=== RECORDS FOR THE TASK ===
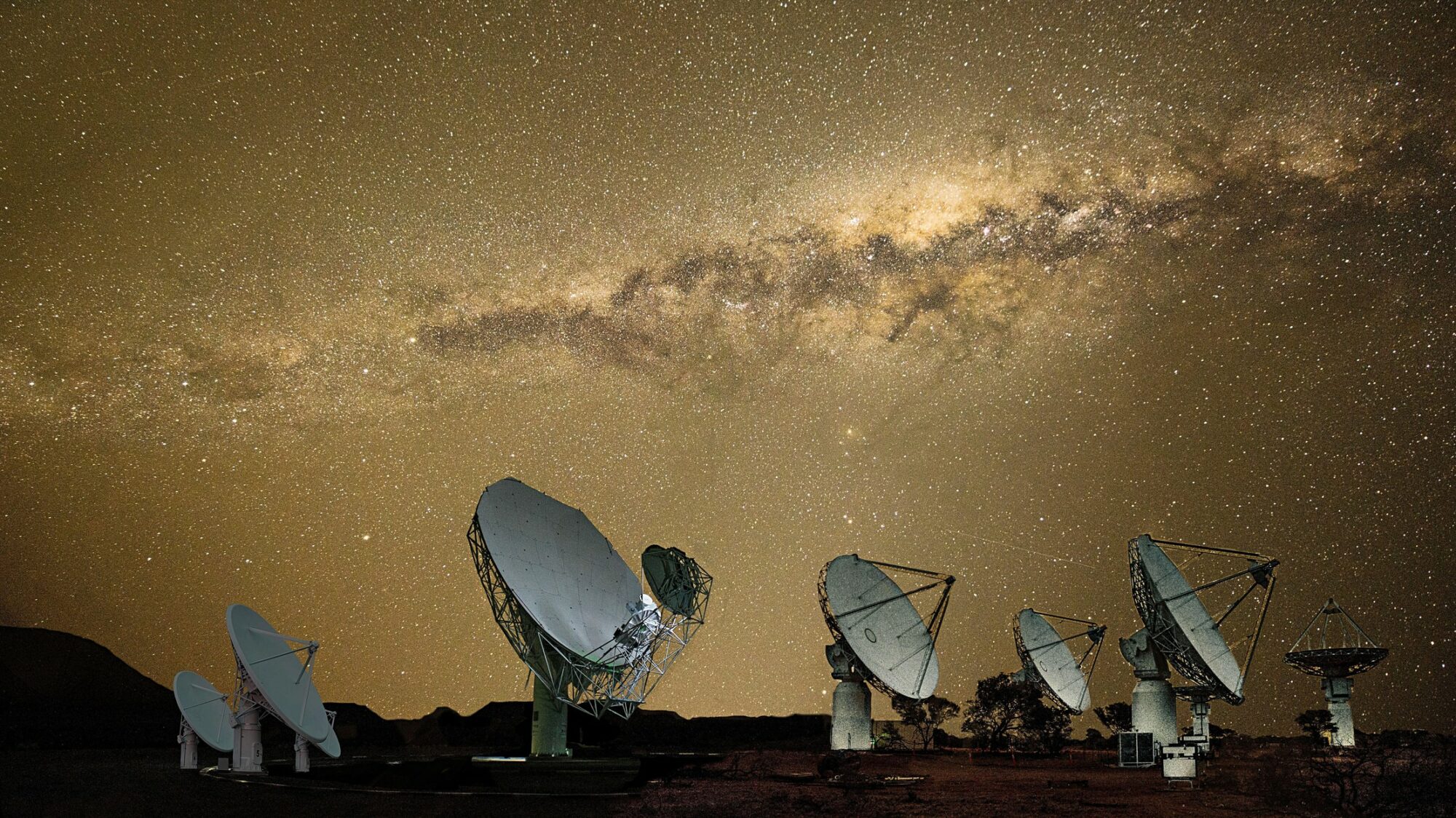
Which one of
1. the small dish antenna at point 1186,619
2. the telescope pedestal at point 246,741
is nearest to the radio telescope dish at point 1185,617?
the small dish antenna at point 1186,619

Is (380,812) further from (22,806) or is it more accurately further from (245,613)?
(245,613)

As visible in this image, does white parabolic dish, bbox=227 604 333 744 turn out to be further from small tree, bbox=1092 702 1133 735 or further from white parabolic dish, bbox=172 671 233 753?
small tree, bbox=1092 702 1133 735

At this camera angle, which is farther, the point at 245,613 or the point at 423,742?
the point at 423,742

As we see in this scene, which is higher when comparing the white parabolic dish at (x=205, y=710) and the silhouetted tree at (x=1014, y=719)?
the white parabolic dish at (x=205, y=710)

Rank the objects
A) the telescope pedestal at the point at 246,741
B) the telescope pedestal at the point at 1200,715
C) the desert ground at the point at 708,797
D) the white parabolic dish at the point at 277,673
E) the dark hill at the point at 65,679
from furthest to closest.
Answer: the dark hill at the point at 65,679, the telescope pedestal at the point at 1200,715, the telescope pedestal at the point at 246,741, the white parabolic dish at the point at 277,673, the desert ground at the point at 708,797

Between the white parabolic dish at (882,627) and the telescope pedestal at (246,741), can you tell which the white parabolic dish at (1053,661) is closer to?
the white parabolic dish at (882,627)

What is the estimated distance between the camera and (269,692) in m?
24.1

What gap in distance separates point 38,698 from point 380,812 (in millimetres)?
123654

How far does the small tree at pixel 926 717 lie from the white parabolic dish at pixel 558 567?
34790 mm

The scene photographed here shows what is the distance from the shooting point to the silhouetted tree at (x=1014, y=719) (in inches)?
2098

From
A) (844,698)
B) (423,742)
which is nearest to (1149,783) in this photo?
(844,698)

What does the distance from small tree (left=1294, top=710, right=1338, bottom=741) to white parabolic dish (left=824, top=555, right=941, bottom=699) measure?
2254 cm

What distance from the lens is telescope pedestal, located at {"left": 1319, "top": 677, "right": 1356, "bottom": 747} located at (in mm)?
48594

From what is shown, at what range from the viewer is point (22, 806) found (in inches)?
774
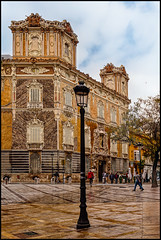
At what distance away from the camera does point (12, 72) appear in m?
34.5

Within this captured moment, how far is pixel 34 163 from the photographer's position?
111 feet

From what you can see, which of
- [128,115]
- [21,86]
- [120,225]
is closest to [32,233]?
[120,225]

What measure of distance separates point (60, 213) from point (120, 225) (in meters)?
3.01

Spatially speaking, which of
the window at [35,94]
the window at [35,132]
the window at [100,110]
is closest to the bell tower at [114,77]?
the window at [100,110]

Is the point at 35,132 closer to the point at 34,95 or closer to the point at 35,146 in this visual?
the point at 35,146

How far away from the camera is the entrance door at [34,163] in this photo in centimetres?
3341

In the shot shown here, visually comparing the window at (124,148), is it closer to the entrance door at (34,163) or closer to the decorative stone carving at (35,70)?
the entrance door at (34,163)

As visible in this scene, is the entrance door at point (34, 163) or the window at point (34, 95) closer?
the entrance door at point (34, 163)

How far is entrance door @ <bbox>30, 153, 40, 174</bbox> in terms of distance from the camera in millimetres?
33406

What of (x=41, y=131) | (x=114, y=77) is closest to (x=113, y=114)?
(x=114, y=77)

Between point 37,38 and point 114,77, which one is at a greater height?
point 37,38

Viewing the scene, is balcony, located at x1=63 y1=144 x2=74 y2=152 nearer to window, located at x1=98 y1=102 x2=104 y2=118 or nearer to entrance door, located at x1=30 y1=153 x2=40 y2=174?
entrance door, located at x1=30 y1=153 x2=40 y2=174

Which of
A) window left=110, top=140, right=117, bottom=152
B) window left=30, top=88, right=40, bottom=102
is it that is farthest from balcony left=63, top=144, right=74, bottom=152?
window left=110, top=140, right=117, bottom=152

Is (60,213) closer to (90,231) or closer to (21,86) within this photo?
(90,231)
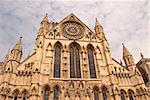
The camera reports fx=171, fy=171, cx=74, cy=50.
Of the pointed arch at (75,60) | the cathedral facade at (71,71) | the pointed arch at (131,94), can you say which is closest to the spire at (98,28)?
the cathedral facade at (71,71)

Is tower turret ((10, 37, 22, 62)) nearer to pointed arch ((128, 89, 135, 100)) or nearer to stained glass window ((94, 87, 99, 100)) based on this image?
stained glass window ((94, 87, 99, 100))

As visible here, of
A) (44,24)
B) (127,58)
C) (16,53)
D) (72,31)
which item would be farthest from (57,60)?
(127,58)

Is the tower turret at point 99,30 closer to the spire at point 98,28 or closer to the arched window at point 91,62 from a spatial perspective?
the spire at point 98,28

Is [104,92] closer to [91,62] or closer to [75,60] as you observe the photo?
[91,62]

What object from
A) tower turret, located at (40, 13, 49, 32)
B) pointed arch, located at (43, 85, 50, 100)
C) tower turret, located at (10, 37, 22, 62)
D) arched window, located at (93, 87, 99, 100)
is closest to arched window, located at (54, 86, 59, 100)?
pointed arch, located at (43, 85, 50, 100)

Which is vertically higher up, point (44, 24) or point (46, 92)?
point (44, 24)

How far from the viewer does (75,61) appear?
26250 mm

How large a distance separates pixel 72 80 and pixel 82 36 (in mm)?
8842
===
**TASK:** Echo back the stretch from the line containing "Is tower turret" through the end of the records, leaving every character as it stands.

**OUTPUT FOR THIS TASK:**
Is tower turret ((10, 37, 22, 62)) nearer to pointed arch ((128, 89, 135, 100)) or nearer to stained glass window ((94, 87, 99, 100)) based on this image?
stained glass window ((94, 87, 99, 100))

As visible here, of
A) (44,24)
B) (127,58)
C) (16,53)
D) (72,31)
which item would be farthest from (57,60)?
(127,58)

Is the tower turret at point 99,30 closer to the spire at point 98,28 or closer to the arched window at point 91,62 from a spatial perspective?
the spire at point 98,28

Is [104,92] closer to [91,62] or closer to [75,60] as you observe the photo?
[91,62]

What object from
A) tower turret, located at (40, 13, 49, 32)
B) pointed arch, located at (43, 85, 50, 100)
C) tower turret, located at (10, 37, 22, 62)
D) arched window, located at (93, 87, 99, 100)
is closest to arched window, located at (54, 86, 59, 100)?
pointed arch, located at (43, 85, 50, 100)

Which is vertically higher up, point (44, 24) or point (46, 92)?
point (44, 24)

How far from the viewer does (75,61) appear?
26250 mm

How large a distance separates pixel 72 80 and pixel 82 36 (in mm)?
8842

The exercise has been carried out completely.